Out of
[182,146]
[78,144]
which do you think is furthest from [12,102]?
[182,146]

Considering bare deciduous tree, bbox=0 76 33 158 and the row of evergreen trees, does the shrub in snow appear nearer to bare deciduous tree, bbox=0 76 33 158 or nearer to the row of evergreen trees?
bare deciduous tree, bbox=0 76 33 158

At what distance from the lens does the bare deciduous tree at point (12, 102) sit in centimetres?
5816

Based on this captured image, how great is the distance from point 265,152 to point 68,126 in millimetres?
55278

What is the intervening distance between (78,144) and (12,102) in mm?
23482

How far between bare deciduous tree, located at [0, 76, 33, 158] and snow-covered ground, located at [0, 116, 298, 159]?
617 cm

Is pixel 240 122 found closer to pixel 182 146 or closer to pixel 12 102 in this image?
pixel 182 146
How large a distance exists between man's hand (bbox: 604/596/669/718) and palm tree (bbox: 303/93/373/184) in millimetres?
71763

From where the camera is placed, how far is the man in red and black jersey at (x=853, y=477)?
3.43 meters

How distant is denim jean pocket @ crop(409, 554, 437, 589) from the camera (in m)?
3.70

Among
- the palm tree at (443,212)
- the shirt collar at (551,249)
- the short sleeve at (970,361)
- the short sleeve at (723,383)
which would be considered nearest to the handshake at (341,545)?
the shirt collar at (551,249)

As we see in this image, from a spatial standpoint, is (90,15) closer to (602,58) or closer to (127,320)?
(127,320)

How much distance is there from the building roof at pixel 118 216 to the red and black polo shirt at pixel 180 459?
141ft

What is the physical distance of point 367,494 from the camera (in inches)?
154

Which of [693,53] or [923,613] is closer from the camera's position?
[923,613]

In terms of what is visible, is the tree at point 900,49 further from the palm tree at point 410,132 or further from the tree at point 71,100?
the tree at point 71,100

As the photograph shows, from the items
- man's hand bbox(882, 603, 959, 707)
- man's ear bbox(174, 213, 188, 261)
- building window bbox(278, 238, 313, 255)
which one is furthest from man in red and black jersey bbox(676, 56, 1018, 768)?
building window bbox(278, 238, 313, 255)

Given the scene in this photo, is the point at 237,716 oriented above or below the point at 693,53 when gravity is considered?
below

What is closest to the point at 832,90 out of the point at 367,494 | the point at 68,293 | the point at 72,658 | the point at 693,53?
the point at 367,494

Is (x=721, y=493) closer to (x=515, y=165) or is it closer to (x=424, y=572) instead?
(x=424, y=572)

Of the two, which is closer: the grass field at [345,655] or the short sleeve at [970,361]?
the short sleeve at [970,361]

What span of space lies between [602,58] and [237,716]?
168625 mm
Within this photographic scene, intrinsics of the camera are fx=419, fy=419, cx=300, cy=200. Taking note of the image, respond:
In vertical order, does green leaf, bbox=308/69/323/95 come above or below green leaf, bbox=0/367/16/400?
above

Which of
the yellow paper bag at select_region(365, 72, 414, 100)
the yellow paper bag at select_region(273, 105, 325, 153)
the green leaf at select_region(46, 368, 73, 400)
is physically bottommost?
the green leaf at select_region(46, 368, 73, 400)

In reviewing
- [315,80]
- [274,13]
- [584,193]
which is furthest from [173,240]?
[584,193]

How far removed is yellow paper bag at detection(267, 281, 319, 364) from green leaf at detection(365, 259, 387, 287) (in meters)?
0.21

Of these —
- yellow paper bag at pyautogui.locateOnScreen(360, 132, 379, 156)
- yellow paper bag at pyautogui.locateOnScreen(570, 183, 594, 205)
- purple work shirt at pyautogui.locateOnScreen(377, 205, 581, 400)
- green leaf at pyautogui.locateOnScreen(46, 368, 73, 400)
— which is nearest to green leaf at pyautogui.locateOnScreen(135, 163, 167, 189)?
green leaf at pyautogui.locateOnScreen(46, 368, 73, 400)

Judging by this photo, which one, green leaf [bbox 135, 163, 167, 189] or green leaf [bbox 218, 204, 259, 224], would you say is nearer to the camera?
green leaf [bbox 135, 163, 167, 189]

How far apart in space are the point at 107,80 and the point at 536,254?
----------------
SHORT TASK – Every line from the one containing "Judging by this" through the last line must be copied exactly; leave out the rest.

COMPLETED EXERCISE –
Judging by this photo, which one, green leaf [bbox 135, 163, 167, 189] or green leaf [bbox 218, 204, 259, 224], would you say is nearer to the camera?
green leaf [bbox 135, 163, 167, 189]

How far apart in space are the point at 107,80 and the point at 536,254?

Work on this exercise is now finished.